Why I love the NHS (and why we mustn’t let it go)

No one believed the 2011 NHS Reform Bill would pass. With growing opposition and hugely influential medical groups, we thought, we hoped, it wouldn’t go ahead.

And who are “we” exactly? A militant minority group? No. We are the majority. We are teachers, parents, bus drivers, cleaners, nurses, doctors, surgeons, academics, specialists. Some of us work in the private sector, some of us work in the public sector. Some of us aren’t able to work.

Even NHS professionals strongly oppose the bill, including influential groups such as the Royal College of Physicians, the Royal College of Surgeons and the Royal College of GPs. According to The Guardian, 7 in 10 doctors oppose the bill.

The official petition to drop the health bill has reached well over 10000 which is what’s needed to get the matter re-looked at. It didn’t happen.

Even Lib Dems got cold feet, and some Tory backbenchers started to voice their concerns. Nothing happened.

Lansley, Cameron and their team have pressed ahead and now the bill has been passed, following last night’s vote in the House of Lords.

As a disabled person, I have relied entirely on the NHS. As a child it felt like I was rarely out of hospital for operations, tests and scans. You name it, I had it.

I could probably write a good hospital guide for every London hospital, let alone ones in Wales, Sheffield and Crewe.

It was not fun being a child of the NHS, but without it, billions like me would not be alive today.

Because the NHS is free, I have had around 10 major operations. Not as many as some, but enough. Major operations on my foot, my leg, my hand, my abdomen, my ovaries and my face.

Because the NHS is free I was able to have bone scans, xrays, CAT scans,  MRI scans, internal ultra sounds, physiotherapy, occupational therapy, blood tests and barium enemas.

Because the NHS is free, I was able to have cosmetic eyes, artificial legs, cosmetic surgery on my face to correct birth deformities and numerous leg splints.

Because the NHS is free, they saved my life when I took a huge overdose when I was 21 and when they thought I’d broken my spine after a fall.

Because the NHS is free, I was able to have psychotherapy, couselling, CBT and DBT.

Because the NHS is free I received the treatment I needed. It wasn’t always perfect, waiting lists were long and my family had to fight to make sure I got the right care. But the NHS has been a life saver  and over the years, the NHS with their determined overworked nurses, kind doctors and sympathetic consultants improved my quality of life.

Yes, there were a few rude or difficult NHS professionals along the way, but I was almost never denied treatment.

From the bottom of my heart, I am truly grateful to them all for all their hardwork and determination and desire to cure or at least, improve.

Everyone has used the NHS at some point in their lives, whether it’s a GPs appointment, a trip to A&E with a broken arm or something more complex.

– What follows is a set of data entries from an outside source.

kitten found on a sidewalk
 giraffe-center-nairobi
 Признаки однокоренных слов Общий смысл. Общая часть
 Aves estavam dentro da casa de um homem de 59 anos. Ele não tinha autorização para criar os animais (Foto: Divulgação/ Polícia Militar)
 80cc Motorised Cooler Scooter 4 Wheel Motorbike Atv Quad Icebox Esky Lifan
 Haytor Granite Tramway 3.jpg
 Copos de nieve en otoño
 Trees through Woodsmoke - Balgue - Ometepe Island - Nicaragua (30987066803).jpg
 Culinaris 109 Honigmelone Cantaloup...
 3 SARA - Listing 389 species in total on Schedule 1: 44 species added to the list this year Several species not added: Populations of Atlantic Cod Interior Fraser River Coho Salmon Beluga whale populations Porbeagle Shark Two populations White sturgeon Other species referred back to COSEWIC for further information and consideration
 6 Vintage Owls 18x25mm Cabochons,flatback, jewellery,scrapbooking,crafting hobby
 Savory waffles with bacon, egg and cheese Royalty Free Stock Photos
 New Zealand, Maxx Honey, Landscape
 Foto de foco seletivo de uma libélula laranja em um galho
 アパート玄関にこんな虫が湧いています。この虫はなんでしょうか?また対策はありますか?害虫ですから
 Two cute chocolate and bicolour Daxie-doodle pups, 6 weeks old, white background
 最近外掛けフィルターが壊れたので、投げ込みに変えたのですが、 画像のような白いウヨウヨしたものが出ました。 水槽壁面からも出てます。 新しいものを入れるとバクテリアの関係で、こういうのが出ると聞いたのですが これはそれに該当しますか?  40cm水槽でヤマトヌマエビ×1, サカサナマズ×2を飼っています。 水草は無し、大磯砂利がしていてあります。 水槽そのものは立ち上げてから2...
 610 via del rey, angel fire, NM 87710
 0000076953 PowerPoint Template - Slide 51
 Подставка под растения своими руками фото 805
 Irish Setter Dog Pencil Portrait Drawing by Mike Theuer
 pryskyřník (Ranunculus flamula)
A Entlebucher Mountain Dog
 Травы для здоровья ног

We all rely on it, apart from the privileged few who can afford private care.

The NHS reform bill is paving the way to privitisation through back-door private sector dealing. The first step, implemented by this bill is to encourage greater competition with the private sector. The next step will be to privatise the NHS in its entirety, and ultimately, we will have to pay for a health service that is as far from the original principles of the NHS than it’s ever been.

They say they just want to improve patient  care. They believe it is best done by ‘greater competition’ and closer working with the private sector. But how can that be? A business is there primarily for profit, rarely, if ever, for consumer (a private sector word) choice. Profit is what the private sector is all about. Not ‘improved patient care.’

It is the private sector because it works for profit. Profit and the NHS should never go together.

If this bill was really about patient care, they would stop closing hospitals and specialist units. They would throw money at the NHS trusts (what is left of them) and they would increase the wages overworked nurses, doctors and other NHS staff. That will improve patient care.

Update: Shadow Health Secretary has requested an emergency Commons debate on the publication of the NHS Risk Register which would delay Royal Assent.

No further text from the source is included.